Banks collaborating! Shock! Horror!

Written By:
Published:
Content Copyright © 2012 Bloor. All Rights Reserved.
Also posted on: The IM Blog

I have been periodically following the identity resolution market for some time and I have been especially interested in what IBM calls anonymous resolution. This is the ability to pass information about fraudsters, money launderers and other desirables between and within organisations without actually disclosing personally identifiable details that would be counter to data protection and privacy laws.

However, the problem has always been twofold. First, banks are reluctant to exchange information even though it is well-known that fraudsters will frequently target multiple banks and it would make obvious sense for them to collaborate to prevent this happening. Second, the solutions for identity resolution are complex: you have to be able to match across multiple data sources just within a single sub-division of a bank. This means that such solutions also represent a significant investment in terms of both time and money. As a result, if you happen to have invested in a solution from Infoglide Software or IBM then you could, in theory, collaborate with other users of Infoglide or IBM but not with users of the other product or with other solutions that might have been adopted. Moreover, even between users of the same technology there has not been an easy lightweight method of enabling such collaboration. Until now.

Infoglide has released a product called I-BIRDS. This works against what Infoglide calls a FrAML (Fraud and AML) bin: that is, a central repository of all the people that you know to be, or suspect of being, “bad people”. When a query (which can be created using a web browser) is received with details of a potential malefactor the Infoglide software (you have to install an instance of this) will compare the incoming data and match it against your FrAML bin. It will then return a reference ID together with a match rating (high, medium, low) etc. No personally identifying information is transmitted. If a match is indicated then the requester can get on the phone to discuss this potential match with his opposite number at the receiving bank or banks (you would normally send a request to all collaborating banks at once).

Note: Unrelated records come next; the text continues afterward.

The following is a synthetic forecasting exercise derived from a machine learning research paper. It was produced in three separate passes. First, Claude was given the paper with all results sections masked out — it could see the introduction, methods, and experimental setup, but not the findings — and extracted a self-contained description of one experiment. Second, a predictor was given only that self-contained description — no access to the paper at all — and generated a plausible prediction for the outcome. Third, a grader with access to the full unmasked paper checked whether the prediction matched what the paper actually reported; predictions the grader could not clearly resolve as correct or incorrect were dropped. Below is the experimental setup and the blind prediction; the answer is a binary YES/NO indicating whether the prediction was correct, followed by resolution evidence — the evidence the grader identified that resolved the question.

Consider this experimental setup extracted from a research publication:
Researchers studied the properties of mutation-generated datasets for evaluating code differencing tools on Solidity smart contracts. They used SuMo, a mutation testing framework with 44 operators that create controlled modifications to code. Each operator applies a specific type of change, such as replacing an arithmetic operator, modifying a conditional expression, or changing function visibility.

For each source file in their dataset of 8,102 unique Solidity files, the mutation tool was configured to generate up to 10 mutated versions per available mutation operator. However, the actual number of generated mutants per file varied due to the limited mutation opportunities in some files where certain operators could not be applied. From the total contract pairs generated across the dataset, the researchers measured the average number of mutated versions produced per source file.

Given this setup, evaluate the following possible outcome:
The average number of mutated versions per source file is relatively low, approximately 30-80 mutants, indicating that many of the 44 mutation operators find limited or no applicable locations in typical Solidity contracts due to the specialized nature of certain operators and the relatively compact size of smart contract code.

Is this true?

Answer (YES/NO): YES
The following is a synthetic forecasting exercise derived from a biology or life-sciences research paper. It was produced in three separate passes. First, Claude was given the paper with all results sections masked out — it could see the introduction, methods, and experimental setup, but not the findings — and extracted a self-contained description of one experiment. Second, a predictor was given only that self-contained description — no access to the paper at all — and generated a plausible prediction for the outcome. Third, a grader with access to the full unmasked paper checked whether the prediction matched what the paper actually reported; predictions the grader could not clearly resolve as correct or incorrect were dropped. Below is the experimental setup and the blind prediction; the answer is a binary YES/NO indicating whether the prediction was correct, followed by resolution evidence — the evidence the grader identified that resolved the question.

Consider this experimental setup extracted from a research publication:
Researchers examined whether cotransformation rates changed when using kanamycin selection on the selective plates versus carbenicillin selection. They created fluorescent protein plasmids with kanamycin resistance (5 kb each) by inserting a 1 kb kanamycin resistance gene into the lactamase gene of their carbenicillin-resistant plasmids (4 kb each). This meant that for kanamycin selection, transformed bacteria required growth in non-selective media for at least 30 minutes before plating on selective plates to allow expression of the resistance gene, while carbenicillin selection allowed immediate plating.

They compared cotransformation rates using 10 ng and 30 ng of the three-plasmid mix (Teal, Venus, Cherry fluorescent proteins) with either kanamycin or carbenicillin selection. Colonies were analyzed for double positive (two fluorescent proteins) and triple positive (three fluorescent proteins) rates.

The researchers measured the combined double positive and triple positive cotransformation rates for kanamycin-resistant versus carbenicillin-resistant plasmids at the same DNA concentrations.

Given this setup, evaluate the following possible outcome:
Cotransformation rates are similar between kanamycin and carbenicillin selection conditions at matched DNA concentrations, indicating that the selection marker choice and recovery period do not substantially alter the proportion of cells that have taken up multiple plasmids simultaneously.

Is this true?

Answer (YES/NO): NO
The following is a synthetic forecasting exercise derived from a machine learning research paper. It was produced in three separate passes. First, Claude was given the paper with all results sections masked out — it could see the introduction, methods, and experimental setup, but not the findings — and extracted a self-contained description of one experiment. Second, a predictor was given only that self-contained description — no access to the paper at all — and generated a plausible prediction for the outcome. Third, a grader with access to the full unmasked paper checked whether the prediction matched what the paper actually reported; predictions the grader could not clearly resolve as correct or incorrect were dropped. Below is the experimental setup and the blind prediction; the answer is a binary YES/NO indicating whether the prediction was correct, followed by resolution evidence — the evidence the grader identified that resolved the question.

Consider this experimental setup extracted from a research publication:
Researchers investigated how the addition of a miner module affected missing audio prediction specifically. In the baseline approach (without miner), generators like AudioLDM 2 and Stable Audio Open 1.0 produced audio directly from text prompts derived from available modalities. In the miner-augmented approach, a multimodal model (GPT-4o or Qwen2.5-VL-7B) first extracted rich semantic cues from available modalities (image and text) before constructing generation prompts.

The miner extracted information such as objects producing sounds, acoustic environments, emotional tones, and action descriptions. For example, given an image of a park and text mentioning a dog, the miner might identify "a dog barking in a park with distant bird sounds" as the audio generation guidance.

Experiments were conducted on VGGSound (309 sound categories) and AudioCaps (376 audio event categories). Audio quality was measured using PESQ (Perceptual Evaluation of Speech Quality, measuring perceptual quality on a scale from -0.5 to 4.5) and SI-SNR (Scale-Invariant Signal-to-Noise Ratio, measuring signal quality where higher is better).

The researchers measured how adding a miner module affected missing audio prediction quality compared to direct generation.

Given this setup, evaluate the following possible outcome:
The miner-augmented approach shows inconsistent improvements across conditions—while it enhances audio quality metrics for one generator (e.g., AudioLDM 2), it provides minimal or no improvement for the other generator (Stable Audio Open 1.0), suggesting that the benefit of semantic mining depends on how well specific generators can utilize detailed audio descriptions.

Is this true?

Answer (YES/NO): NO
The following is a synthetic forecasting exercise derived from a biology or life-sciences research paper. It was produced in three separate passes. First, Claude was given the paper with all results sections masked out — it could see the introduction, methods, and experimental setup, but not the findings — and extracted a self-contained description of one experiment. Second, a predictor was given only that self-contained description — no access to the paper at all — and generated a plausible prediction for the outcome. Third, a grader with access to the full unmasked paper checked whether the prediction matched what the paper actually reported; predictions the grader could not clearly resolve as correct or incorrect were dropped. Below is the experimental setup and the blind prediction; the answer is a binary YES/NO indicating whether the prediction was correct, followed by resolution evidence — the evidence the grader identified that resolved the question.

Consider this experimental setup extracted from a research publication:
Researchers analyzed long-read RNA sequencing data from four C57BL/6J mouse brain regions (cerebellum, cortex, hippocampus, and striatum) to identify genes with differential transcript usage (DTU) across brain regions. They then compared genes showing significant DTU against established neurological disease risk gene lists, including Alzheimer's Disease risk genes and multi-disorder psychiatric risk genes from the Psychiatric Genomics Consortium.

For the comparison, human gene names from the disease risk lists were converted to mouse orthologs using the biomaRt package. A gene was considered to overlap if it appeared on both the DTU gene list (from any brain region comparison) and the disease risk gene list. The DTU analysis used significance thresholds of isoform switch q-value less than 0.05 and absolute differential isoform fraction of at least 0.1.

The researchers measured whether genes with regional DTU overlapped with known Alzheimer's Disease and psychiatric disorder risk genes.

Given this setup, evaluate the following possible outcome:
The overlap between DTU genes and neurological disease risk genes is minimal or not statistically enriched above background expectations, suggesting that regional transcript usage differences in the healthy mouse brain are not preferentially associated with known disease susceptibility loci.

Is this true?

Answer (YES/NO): NO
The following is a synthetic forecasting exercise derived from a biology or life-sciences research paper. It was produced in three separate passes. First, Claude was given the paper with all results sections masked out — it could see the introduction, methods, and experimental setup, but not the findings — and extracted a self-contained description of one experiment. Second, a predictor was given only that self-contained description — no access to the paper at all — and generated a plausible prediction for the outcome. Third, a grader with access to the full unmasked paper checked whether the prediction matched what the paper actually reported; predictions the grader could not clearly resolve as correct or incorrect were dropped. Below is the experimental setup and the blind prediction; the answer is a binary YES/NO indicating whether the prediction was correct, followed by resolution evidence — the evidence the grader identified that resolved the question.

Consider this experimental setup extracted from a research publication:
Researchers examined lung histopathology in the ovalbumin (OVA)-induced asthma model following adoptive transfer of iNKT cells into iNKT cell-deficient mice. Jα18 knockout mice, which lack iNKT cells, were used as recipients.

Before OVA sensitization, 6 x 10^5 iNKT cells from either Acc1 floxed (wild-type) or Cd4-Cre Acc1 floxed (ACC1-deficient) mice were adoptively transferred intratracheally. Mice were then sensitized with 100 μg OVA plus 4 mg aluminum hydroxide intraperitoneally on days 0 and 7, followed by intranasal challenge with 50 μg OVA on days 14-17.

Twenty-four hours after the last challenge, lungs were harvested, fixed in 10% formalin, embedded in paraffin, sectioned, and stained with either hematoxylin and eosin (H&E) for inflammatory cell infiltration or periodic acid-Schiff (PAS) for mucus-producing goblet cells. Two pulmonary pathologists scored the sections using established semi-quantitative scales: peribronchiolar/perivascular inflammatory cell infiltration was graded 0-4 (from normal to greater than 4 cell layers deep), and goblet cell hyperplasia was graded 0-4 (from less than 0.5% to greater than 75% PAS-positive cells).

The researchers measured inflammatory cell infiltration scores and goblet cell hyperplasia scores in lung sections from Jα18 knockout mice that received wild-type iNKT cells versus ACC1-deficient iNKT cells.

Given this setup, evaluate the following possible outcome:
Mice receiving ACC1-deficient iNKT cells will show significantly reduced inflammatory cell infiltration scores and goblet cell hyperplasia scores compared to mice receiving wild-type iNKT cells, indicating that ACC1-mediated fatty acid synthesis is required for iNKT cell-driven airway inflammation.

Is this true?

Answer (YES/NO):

There are two points to note. One of these is technical and one compliance-oriented. To deal with the second point first: in the US the Patriot Act section 314(b) specifically allows banks to collaborate in exchanging information about bad people. In addition, Infoglide has taken legal opinion to confirm that its technology complies with US law. Of course, that doesn’t mean that this would also be the case in other jurisdictions but since no personal details are being shared I would expect that the technology would also be legal in Europe and elsewhere.

The second point is technical. I mentioned the complexity and scale of identity resolution solutions. However, in this case, there is no need for federated search capabilities spanning multiple databases as the match processes simply run against a single FrAML data source. Therefore the implementation will be very much simpler. Infoglide provides a reference schema for the database and one would expect that it would be easy to populate from an IBM or other environment. Infoglide estimates that a couple of weeks is all that it would take to set up the FrAML bin for each participant. A lightweight instance of Infoglide’s identity resolution matching technology will also be required but this should be relatively low cost compared to a fully comprehensive solution.

I have been waiting for a solution such as this for a long time. Banks: go to it!